◆ Dataset section
______________________________

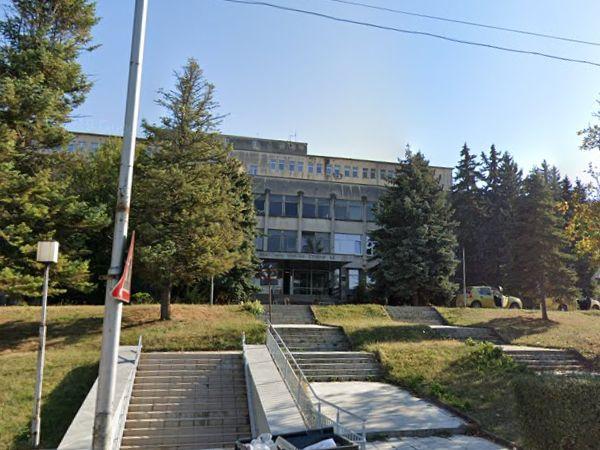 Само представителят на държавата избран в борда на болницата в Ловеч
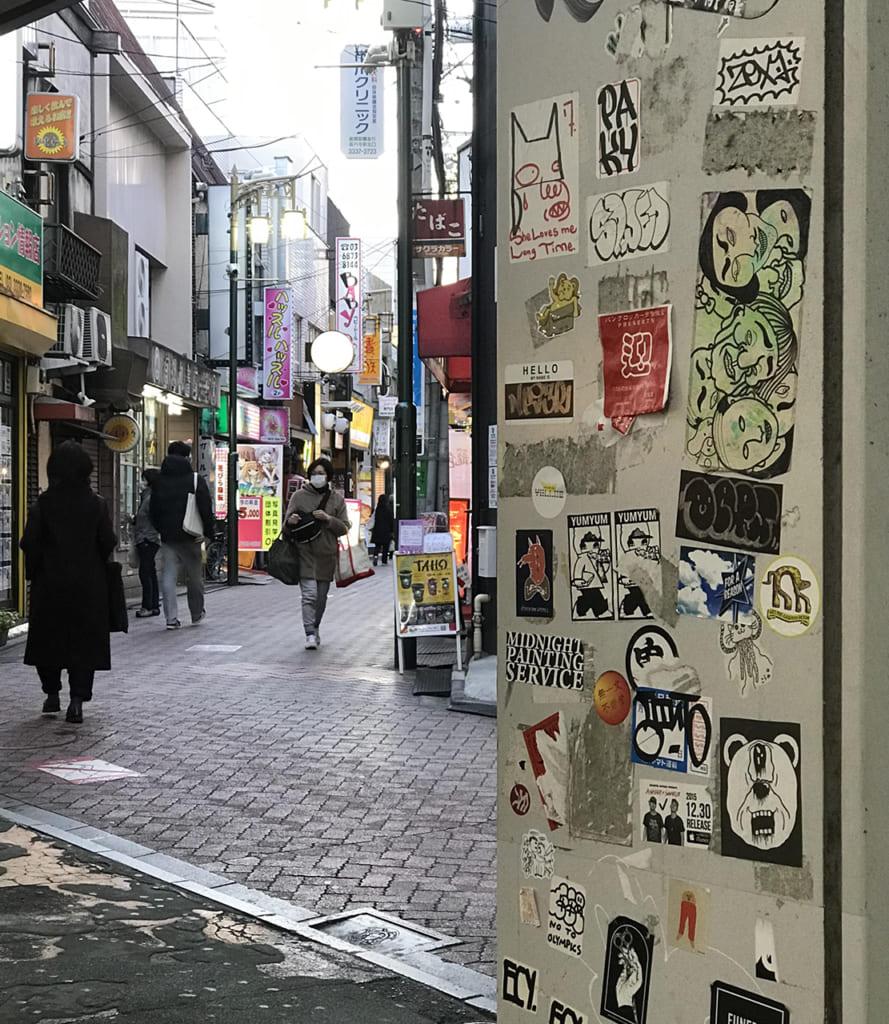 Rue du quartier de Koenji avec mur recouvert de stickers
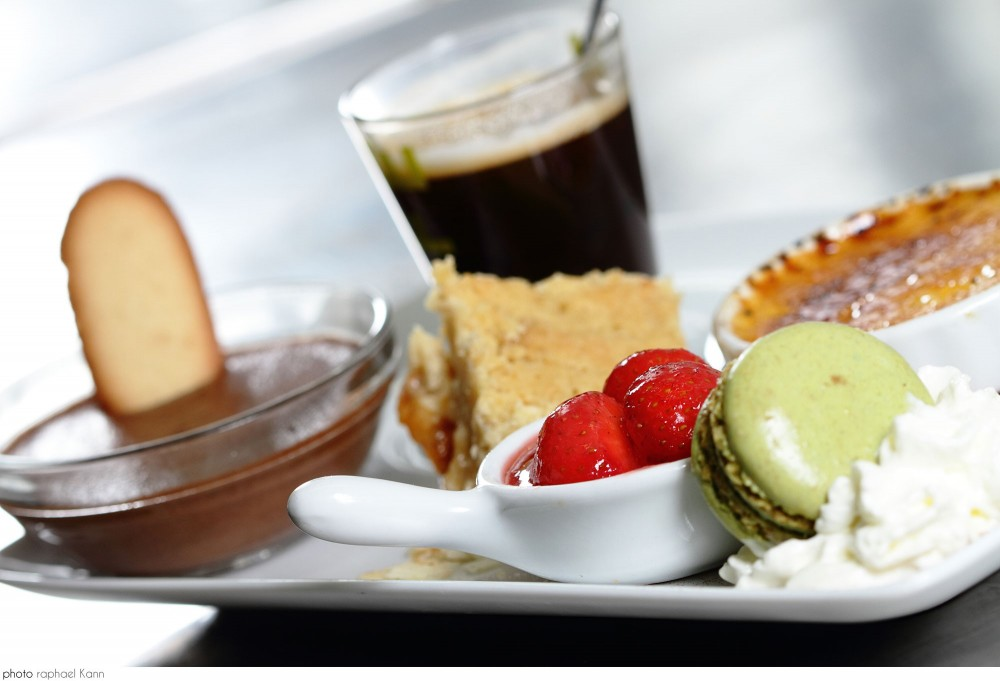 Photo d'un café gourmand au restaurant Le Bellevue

______________________________

◆ Exercise prompt
Everything in the preceding material must be transcribed exactly, except the images.

◆ Response to the task
 Само представителят на държавата избран в борда на болницата в Ловеч
 Rue du quartier de Koenji avec mur recouvert de stickers
 Photo d'un café gourmand au restaurant Le Bellevue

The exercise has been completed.